The Breez Release Candidate: Getting Lightning Ready for the Global Takeover
For some bitcoin is an asset with great speculative potential, and Lightning is bitcoin’s new toy. That’s fine, I guess.
For others, Lightning is about equality, emancipation, autonomy, and freedom. Imagine this kid entering a bank and applying for an account:
I don’t know who he is. I don’t know his name. But I do know that he runs his own business in Hyderabad. If he went into a bank to open an account, they’d probably ask for a place of residence, picture ID, a minimum deposit, and maybe even legal guardians that he may not have. He would be rejected. That makes me sad … and a little angry.
I also know that one Breez user, J Rupee, helped him to download and start using Breez POS mode. The bankers and bureaucrats who would deny him can now go piss up a rope. With Breez that kid can now receive payments and keep running his business. Using it, he is weakening anyone standing in his way.
That’s why I love my job. That’s why we work so hard on Breez. That’s what inspired our new release. We’re decentralizing the monetary system and, with it, power. Hierarchy is a decrepit old building. Inequality is its foundation. Breez is our dynamite.
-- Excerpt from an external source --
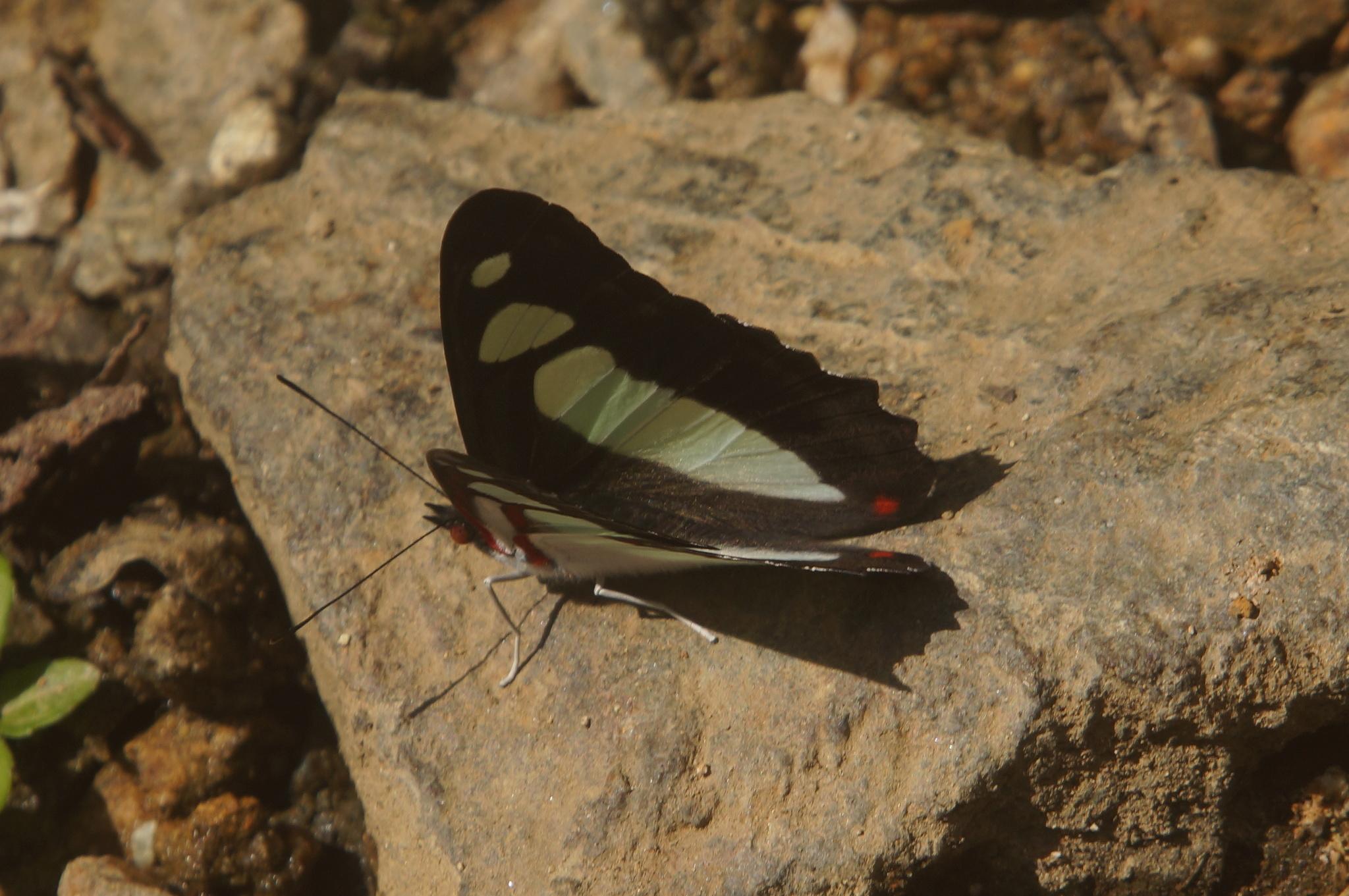 Image of <i>Pyrrhogyra edocla</i> ssp. <i>paradisea</i>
To get everyone — from Silicon Valley sophisticates to street entrepreneurs in Buenos Aires—onto Lightning, we need to make it easy. But easy is not quite enough. It also has to be non-custodial, or we’ll end up right back where we started. Breez has always been non-custodial and easy. Now it’s virtually n00b-proof and remains a P2P solution devoted to Satoshi’s vision. We’ve just managed to remove some remaining friction and implement some cool new tech without making it feel technical. This version is not quite ready to be called our production release, but we’re close enough to count production’s whiskers.
This release is a significant improvement to the Breez product, and it’s a significant improvement to Lightning. Best of all, it’s a fist in the air, an act of emancipation! Enough with the philosophical musings. I can’t wait to tell you about those awesome features and how they’ll improve the UX and obviate custodians of all kinds. Bwahaha!
1. Channel creation on the fly
In previous releases, Breez would automatically open a new channel with Breez mobile nodes upon initialization. The capacity was fairly large (1M sats), but that wasn’t always enough inbound liquidity for all new users. Existing users might also lack sufficient inbound liquidity if they were in the blessed position of receiving more payments than they make.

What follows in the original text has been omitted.